### PAGE TEXT ###

In your question, you state:

From a naive point of view, these ideas say that (1) we can interpret the text (2) as we want (3) since multiple interpretations are possible. (4) But however, to me, the possibility of multiple interpretations does not mean that all interpretations are equally valid. To me, it seems like (5) we can always fall back on the possible most likely interpretations or (6) most likely intention of the author, (7) given the available evidence and context.

Moving piece by piece, (1) S/PS does agree that we interpret texts. Here the point is that every time we encounter a text we are engaging in interpretation. i.e., we have no unmediated access to the text.

(2) S/PS rejects the idea that these interpretations are "as we want." Instead, the interpretations arise from our understanding of language which is part of what mediates our encounter with the text.

(3) S/PS agrees to some extent that multiple interpretations are possible, but here we need to be careful, because S/PS does not think these are interpretations approximating the "true meaning" of a passage.

(4) For S/PS, the multiple interpretations occur because of the structures we have in us -- or rather the structures construct the interpretations.

###

## TASK 1
Transcribe the passage on textual interpretation, starting at "Moving piece by" and ending at "to the text.".
## TASK 2
Write the next part of the passage on textual interpretation, picking up after its last sentence.
The data that comes next has no connection to the passage on textual interpretation.

### RECORD SET ###

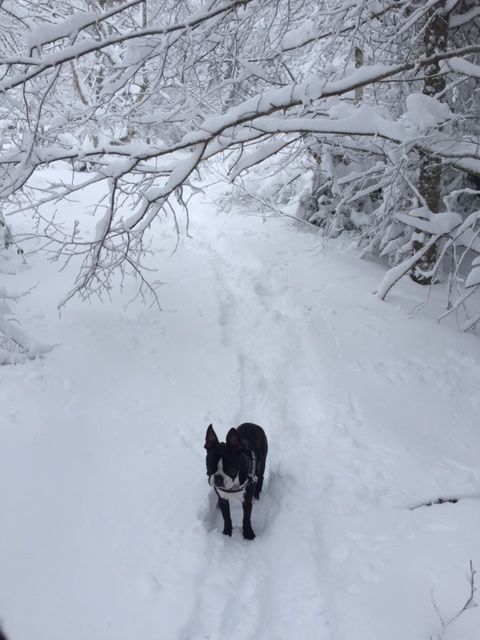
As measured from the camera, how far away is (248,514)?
4223 mm

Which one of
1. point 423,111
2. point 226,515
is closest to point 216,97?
point 423,111

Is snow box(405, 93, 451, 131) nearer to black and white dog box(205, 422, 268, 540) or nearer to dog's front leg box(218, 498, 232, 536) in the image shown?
black and white dog box(205, 422, 268, 540)

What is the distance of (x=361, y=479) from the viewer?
460 centimetres

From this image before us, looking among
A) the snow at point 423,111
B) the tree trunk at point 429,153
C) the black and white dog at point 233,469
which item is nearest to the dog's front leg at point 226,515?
the black and white dog at point 233,469

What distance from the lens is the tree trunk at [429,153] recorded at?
6617 mm

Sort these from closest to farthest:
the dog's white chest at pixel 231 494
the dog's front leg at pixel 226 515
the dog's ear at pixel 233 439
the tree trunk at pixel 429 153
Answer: the dog's ear at pixel 233 439
the dog's white chest at pixel 231 494
the dog's front leg at pixel 226 515
the tree trunk at pixel 429 153

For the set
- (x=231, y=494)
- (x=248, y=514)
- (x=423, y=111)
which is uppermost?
(x=423, y=111)

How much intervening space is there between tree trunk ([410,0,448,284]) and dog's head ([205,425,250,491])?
3.66 meters

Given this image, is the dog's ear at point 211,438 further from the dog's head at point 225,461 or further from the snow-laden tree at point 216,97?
the snow-laden tree at point 216,97

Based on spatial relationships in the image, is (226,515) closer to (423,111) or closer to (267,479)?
(267,479)

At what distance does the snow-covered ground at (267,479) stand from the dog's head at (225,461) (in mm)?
687

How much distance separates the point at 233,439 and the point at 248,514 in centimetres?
87

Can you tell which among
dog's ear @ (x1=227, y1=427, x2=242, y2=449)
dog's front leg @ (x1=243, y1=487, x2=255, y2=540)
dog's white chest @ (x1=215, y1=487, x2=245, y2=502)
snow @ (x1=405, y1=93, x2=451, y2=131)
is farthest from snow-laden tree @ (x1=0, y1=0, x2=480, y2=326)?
dog's front leg @ (x1=243, y1=487, x2=255, y2=540)

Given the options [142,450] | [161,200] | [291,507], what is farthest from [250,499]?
[161,200]
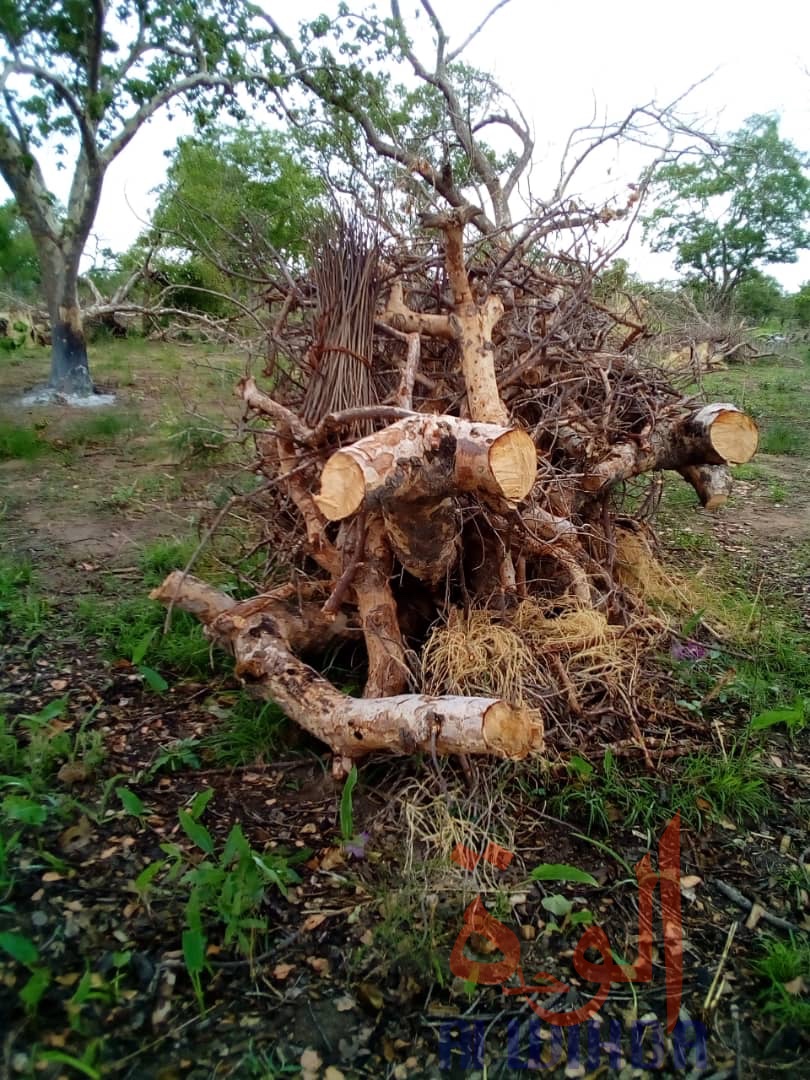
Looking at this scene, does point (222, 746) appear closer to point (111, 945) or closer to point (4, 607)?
point (111, 945)

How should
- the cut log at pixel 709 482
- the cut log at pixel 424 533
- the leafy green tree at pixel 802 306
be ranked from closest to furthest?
the cut log at pixel 424 533 → the cut log at pixel 709 482 → the leafy green tree at pixel 802 306

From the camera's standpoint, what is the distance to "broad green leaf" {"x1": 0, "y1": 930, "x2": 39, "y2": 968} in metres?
1.42

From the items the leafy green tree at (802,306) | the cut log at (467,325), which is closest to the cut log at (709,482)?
the cut log at (467,325)

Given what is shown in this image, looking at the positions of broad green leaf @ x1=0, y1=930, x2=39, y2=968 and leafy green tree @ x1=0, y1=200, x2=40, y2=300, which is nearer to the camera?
broad green leaf @ x1=0, y1=930, x2=39, y2=968

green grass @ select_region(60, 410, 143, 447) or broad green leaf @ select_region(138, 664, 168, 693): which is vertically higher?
green grass @ select_region(60, 410, 143, 447)

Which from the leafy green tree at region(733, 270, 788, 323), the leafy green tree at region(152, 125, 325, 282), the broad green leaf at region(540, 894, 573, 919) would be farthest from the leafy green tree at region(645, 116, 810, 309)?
the broad green leaf at region(540, 894, 573, 919)

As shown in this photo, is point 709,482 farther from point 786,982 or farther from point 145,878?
point 145,878

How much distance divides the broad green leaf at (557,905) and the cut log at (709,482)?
7.30 feet

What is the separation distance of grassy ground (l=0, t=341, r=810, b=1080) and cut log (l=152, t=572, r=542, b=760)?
0.15 metres

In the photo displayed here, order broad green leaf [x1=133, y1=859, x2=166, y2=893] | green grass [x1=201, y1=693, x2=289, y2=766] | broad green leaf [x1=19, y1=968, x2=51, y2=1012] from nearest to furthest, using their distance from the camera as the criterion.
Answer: broad green leaf [x1=19, y1=968, x2=51, y2=1012] < broad green leaf [x1=133, y1=859, x2=166, y2=893] < green grass [x1=201, y1=693, x2=289, y2=766]

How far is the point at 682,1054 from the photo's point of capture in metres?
1.40

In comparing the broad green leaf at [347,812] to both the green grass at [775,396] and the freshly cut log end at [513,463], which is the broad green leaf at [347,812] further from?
the green grass at [775,396]

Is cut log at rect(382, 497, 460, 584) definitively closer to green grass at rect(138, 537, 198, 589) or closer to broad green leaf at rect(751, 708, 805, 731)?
broad green leaf at rect(751, 708, 805, 731)

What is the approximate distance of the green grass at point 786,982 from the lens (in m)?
1.45
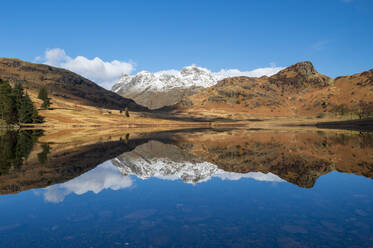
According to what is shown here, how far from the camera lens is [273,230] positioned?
1490 cm

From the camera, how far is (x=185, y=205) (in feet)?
64.6

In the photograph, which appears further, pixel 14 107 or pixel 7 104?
pixel 14 107

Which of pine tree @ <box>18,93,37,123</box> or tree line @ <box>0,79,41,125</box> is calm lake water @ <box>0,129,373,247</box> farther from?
pine tree @ <box>18,93,37,123</box>

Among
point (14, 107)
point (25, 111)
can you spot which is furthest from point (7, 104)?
point (25, 111)

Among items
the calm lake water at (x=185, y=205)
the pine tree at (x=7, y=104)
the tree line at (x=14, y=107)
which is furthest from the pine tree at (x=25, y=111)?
the calm lake water at (x=185, y=205)

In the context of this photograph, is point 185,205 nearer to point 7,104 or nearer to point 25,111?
point 7,104

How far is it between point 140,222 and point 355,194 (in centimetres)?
1782

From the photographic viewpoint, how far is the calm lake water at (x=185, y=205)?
46.1 feet

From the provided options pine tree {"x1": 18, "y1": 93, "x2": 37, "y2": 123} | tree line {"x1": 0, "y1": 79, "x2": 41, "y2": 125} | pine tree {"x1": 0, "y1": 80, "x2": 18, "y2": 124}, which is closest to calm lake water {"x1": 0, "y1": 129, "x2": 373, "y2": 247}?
pine tree {"x1": 0, "y1": 80, "x2": 18, "y2": 124}

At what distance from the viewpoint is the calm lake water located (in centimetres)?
1405

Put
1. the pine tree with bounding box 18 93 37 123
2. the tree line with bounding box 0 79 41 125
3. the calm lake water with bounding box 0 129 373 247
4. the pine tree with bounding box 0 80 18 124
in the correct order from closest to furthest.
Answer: the calm lake water with bounding box 0 129 373 247, the pine tree with bounding box 0 80 18 124, the tree line with bounding box 0 79 41 125, the pine tree with bounding box 18 93 37 123

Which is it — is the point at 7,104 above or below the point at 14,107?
above

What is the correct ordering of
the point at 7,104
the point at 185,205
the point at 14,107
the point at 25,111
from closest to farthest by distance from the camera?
the point at 185,205
the point at 7,104
the point at 14,107
the point at 25,111

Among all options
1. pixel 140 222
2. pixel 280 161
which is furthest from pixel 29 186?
pixel 280 161
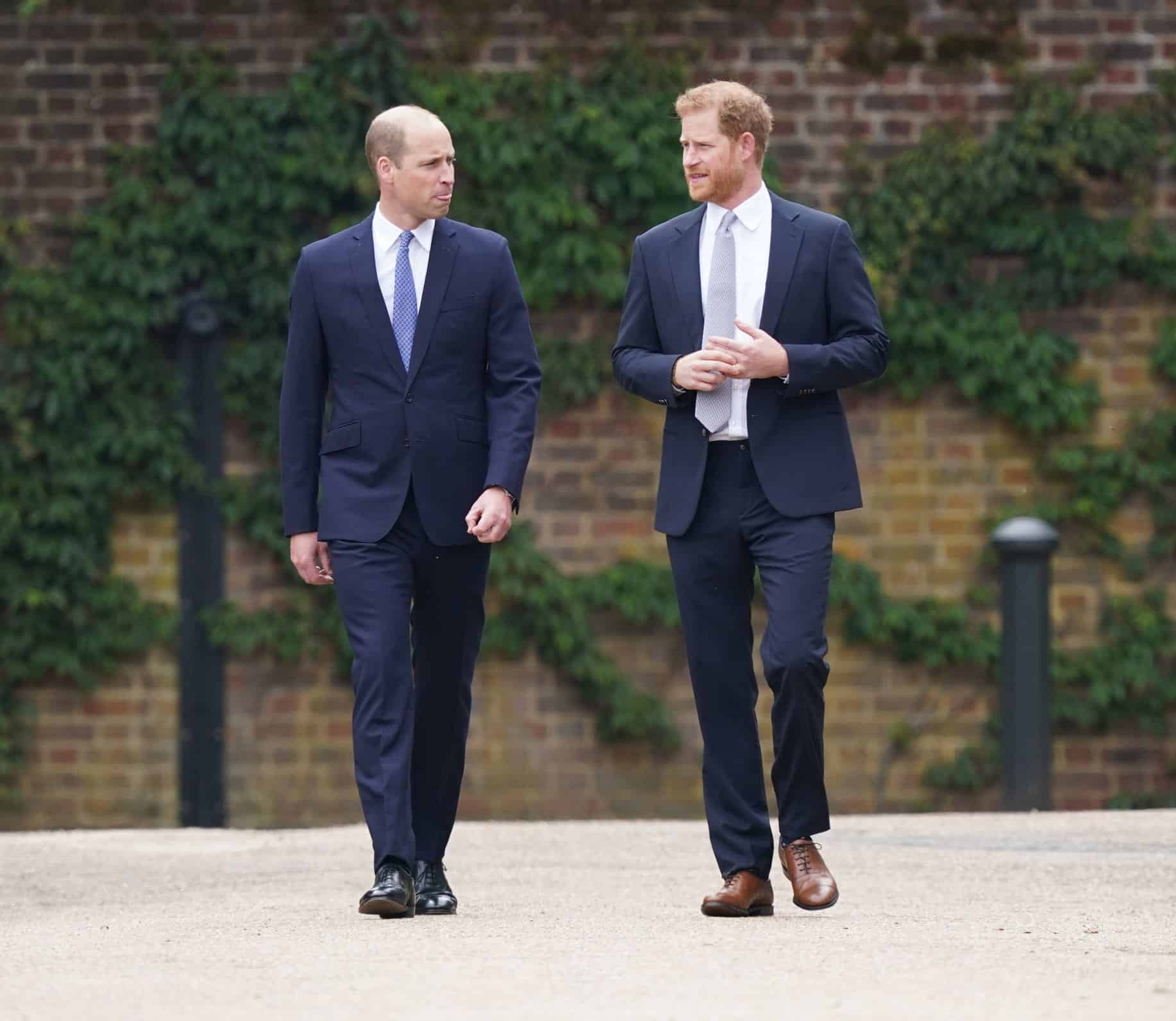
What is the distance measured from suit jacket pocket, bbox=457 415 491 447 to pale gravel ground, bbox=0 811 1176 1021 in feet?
3.73

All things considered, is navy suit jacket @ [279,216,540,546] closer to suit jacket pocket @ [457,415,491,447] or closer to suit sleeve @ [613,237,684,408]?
suit jacket pocket @ [457,415,491,447]

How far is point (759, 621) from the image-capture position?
954cm

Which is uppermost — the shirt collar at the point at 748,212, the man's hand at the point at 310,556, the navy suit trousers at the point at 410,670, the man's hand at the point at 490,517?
the shirt collar at the point at 748,212

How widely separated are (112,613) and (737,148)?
5.04 meters

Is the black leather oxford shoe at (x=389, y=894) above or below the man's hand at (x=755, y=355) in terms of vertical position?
below

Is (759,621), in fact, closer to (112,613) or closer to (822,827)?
(112,613)

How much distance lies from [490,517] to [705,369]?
606 mm

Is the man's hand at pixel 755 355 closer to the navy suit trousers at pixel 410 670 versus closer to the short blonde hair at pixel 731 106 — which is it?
the short blonde hair at pixel 731 106

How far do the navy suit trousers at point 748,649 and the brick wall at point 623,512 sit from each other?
13.8ft

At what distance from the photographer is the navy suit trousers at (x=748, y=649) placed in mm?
5105

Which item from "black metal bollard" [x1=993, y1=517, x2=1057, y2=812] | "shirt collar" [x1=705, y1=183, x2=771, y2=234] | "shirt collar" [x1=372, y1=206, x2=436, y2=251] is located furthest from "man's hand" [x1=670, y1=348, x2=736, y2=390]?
"black metal bollard" [x1=993, y1=517, x2=1057, y2=812]

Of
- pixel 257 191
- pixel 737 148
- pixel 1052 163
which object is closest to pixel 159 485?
pixel 257 191

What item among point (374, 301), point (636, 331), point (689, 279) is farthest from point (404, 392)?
point (689, 279)

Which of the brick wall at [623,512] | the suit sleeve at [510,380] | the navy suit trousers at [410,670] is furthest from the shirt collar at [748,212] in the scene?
the brick wall at [623,512]
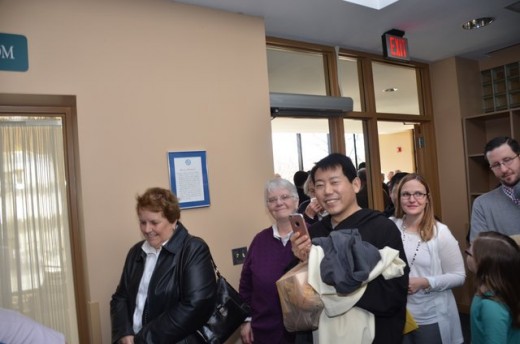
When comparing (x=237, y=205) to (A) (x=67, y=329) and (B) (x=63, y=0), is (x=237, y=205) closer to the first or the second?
(A) (x=67, y=329)

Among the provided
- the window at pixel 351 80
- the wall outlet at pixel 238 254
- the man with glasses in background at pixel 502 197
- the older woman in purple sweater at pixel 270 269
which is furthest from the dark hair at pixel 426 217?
the window at pixel 351 80

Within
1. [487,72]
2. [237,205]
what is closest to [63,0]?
[237,205]

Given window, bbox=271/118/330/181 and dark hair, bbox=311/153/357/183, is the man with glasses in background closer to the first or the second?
dark hair, bbox=311/153/357/183

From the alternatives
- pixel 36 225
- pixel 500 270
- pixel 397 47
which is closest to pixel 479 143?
pixel 397 47

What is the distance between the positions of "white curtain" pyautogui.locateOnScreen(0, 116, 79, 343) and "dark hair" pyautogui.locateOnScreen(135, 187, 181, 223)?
75cm

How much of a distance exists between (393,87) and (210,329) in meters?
3.61

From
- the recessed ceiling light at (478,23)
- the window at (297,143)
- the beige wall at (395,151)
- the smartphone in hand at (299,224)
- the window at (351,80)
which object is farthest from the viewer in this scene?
the beige wall at (395,151)

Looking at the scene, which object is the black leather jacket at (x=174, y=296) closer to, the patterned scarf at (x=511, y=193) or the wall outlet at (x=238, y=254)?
the wall outlet at (x=238, y=254)

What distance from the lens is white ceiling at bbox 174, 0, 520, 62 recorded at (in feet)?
9.60

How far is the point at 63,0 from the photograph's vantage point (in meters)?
2.34

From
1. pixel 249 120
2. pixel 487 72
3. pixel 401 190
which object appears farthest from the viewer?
pixel 487 72

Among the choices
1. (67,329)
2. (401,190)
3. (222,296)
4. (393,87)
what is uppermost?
(393,87)

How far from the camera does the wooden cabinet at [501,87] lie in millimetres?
4371

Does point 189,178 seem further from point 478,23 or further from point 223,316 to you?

###

## EXERCISE ANSWER 1
Moving piece by piece, (1) S/PS does agree that we interpret texts. Here the point is that every time we encounter a text we are engaging in interpretation. i.e., we have no unmediated access to the text.

## EXERCISE ANSWER 2
(5) For S/PS, the so-called "most-likely interpretation" is the one that the structures of our culture have made seem most likely -- i.e., the one that fits best with our preconceptions.

(6) For S/PS, the author is unimportant to the meaning of the text, because what is produced is a consequence of the structures moving through time. We have no access to the author's original intent, and there is no such thing on PS.

(7) For S/PS, the "available evidence and context" is just a mirage for the things our culture encourages us to interpret as so.

Maybe, to put things in context in a hyper-simplified way--

S/PS is a movement that builds on a key Kantian theme: the idea that we have no access to the things in themselves but only as they are mediated through our perceptive and cognitive faculties. Passing through a bit of Hegel, it turns out the ways our faculties work is not static (as Kant seemed to imagine) but rather have changed over time.

Hegel also has the interesting claim that what we are really discovering in all of this thinking is that we are thinking, so what we are discovering is our thoughts. Hegel is still a realist about things mind you.

The S/PS lop off that realism. All we have left them are structures of thinking and comprehension that change over time. There's no meaning inherent to be discovered in books themselves on this view; there's just the task of interpreting things as they evolve.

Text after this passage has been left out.